Of course, for the incoming administration, attempting in advance to develop a reputation for fiscal prudence is probably a political necessity. For fiscal year 2009, which began this past Oct. 1, the federal government will run $1.2 trillion in the red, said the Congressional Budget Office (CBO) in a dire projection released Jan. 7. That’s without counting any Obama stimulus spending, since such a package has yet to be formally proposed, much less passed.

And that stimulus package could still face a difficult time in Congress if fiscal conservatives can successfully define its author as just a traditional big-spending Democrat in new clothes.

“In order to make these investments that we need, we will have to cut the spending that we don’t,” Obama said at a Jan. 7 news conference.
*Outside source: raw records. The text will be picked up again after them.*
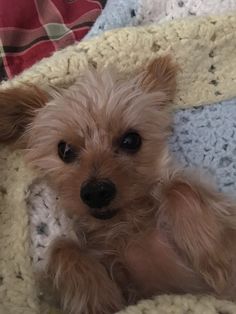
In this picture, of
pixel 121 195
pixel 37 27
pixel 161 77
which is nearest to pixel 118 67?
pixel 161 77

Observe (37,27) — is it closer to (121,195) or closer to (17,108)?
(17,108)

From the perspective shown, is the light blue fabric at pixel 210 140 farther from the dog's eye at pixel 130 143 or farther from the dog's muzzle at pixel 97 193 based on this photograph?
the dog's muzzle at pixel 97 193

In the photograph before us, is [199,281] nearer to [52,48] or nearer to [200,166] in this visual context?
[200,166]

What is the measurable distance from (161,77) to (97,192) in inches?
20.6

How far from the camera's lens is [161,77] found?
6.05 feet

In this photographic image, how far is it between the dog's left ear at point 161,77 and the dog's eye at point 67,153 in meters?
0.32

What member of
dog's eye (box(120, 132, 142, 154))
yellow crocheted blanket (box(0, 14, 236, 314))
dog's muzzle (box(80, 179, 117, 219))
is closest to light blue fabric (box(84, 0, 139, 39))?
yellow crocheted blanket (box(0, 14, 236, 314))

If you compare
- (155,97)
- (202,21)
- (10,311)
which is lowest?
(10,311)

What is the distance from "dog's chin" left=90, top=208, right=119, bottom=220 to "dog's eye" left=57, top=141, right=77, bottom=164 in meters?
0.20

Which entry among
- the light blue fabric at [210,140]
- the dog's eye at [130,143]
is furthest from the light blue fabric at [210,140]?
the dog's eye at [130,143]

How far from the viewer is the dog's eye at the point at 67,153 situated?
1687 mm

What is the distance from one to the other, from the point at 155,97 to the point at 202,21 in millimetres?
271

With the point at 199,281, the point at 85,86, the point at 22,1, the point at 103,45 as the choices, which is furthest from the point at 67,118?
the point at 22,1

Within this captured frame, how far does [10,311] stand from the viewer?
1.37m
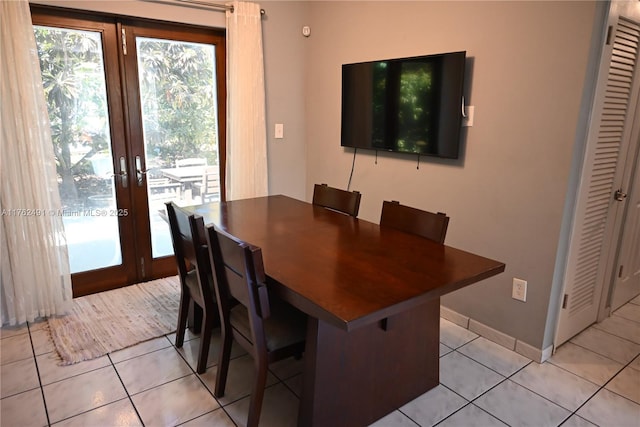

Nancy Killefer, director of a management-consulting firm and former assistant secretary of the Treasury, will serve as the chief performance officer. She will work with the Office of Management and Budget to streamline processes throughout the government and help agency heads better manage their people and money, according to transition officials.

“Government has the capacity to deliver services more efficiently and effectively,” said Ms. Killefer at the news conference. “I’ve seen it done.”

Announcement of her appointment followed a Jan. 6 warning from the incoming president about the state of the deficit. The US faces the prospect of trillion-dollar shortfalls for years to come, said Obama after meeting with his economic team.

But long-term fiscal discipline can help offset the short-term need for recovery spending, said Obama. He signaled that trimming the big US entitlement programs – Social Security, Medicare, and Medicaid – might be needed to help wrestle the federal budget into line.

By February, “we will have more to say about how we’re going to approach entitlements spending,” Obama said.

Obama’s professions of fiscal prudence might have been an attempt to draw some of the sting from the new CBO deficit predictions. In dollar terms, the $1.2 trillion deficit would be more than double last year’s and the biggest ever. Measured as a percentage of the US gross domestic product (which is how most economists do it, since it shows affordability) it is the largest deficit since World War II.

“The federal fiscal situation in 2009 will be dramatically worse,” concluded CBO.

About $180 billion of the $1.2 trillion deficit will be due to federal spending under the Treasury Department’s Troubled Asset Relief Program. Some $240 billion will be due to US efforts to bail out mortgage giants Fannie Mae and Freddie Mac.

Given the unknown way in which these efforts will proceed and further federal economic-recovery efforts as yet unpassed, the federal budget has entered unprecedented territory, noted CBO.

“The scale and novelty of federal intervention ... and uncertainty about the degree to which those interventions will affect the economic outlook, make it particularly difficult for analysts to use historical patterns to forecast the near future,” said CBO.